WASHINGTON, D.C., January 9, 2017 (LifeSiteNews) – Senate Minority Leader Chuck Schumer warned that Democrats will block President-elect Donald Trump’s Supreme Court nominees if they’re not in the “mainstream,” which includes support for Roe v. Wade.
“They have to follow the law,” Schumer told the Huffington Post Thursday. “For instance, Roe v. Wade has been the law for a long time.”
After pushing Democrats in 2007 to oppose George W. Bush nominees in the final year of his presidency and then criticizing Republicans last year who opposed Barack Obama’s nominee, Schumer is now threatening to block nominees by Trump.
While the New York Democrat said he would not impose a litmus test for a Trump nominee, he still held Roe as the standard.
“If these people want to just repeal and rip out Roe v. Wade, you have to look at the whole picture,” Schumer said. “I’m not going to have a litmus test. But that would be an indication.”
Schumer went on to say there are lots of different criteria for what would qualify as “out of the mainstream,” “but you know it when you see it.”
Schumer did not say outright whether he is prepared to leave a vacancy on the Supreme Court for four years, but he did promise that Democrats were ready for a lengthy battle.
“If he puts one up out of the mainstream and gets voted down, and he puts another one up, we’ll still oppose that one,” he said.
The day before, Schumer said on MSNBC that Democrats would fight a Trump Supreme Court nominee “tooth and nail” if Trump names an “out-of-the-mainstream nominee.”

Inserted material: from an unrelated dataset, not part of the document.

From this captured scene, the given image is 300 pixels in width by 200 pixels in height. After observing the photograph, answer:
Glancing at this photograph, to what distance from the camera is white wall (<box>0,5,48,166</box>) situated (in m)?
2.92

Schumer has advocated for a leftist bent on the High Court since at least the George W. Bush Administration, when as Senate Judiciary Chairman he said in 2007 that he regretted the confirmation of Justice Samuel Alito the year before and that it was one of the “greatest failings” of his career as a senator.
“The Supreme Court is dangerously out of balance,” Schumer stated as his rationale for why Bush shouldn’t expect to make any further Supreme Court nominations in the final months of his presidency. “We should reverse the presumption of confirmation.”
After saying in 2007 that his party should block Bush nominees because of that balance, Schumer then flipped his stance last year after the February death of Justice Antonin Scalia and criticized Republicans who opposed late-term Barack Obama nominee Merrick Garland.
Republicans refused to give Garland a committee hearing, contending the new president should make the nomination. Garland’s nomination expired last Tuesday, the first day of new Congressional session.
“The consequences are going to be down the road,” Schumer said last Tuesday. “If they don't appoint somebody good, we're going to oppose them tooth and nail.”
“It's hard for me to imagine a nominee that Donald Trump would choose that would get Republican support that we could support,” he continued. “We are not going to make it easy for them to pick a Supreme Court justice.”